- Opening Delimiter -

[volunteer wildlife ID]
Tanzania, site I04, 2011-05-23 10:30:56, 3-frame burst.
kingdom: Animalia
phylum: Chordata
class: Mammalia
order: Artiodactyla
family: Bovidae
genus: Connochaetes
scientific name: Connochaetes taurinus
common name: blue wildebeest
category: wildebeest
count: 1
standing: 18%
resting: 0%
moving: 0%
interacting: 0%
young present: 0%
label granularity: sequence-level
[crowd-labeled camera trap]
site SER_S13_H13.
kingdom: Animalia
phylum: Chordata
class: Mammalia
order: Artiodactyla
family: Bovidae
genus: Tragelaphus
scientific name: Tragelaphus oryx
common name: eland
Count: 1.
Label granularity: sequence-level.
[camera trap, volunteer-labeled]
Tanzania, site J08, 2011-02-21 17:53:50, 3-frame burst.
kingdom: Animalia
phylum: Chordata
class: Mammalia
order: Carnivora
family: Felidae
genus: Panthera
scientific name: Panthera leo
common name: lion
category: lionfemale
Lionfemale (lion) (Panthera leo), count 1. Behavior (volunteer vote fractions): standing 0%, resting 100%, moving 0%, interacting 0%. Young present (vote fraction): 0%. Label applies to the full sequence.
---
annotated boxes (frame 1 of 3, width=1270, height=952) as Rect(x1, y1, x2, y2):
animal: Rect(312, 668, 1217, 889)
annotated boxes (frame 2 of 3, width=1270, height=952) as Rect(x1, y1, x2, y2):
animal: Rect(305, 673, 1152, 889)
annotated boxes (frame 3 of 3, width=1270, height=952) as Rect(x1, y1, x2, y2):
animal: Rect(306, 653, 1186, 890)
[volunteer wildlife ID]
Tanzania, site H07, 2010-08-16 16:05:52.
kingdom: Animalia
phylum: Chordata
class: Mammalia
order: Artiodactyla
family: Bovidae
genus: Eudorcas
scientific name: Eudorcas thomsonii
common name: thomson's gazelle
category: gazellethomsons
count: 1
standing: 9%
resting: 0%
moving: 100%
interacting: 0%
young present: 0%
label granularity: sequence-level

- Closing Delimiter -

* [What the exercise asks]
From the material above, copy out every line bearing the string "common".

* [Final answer]
common name: blue wildebeest
common name: eland
common name: lion
common name: thomson's gazelle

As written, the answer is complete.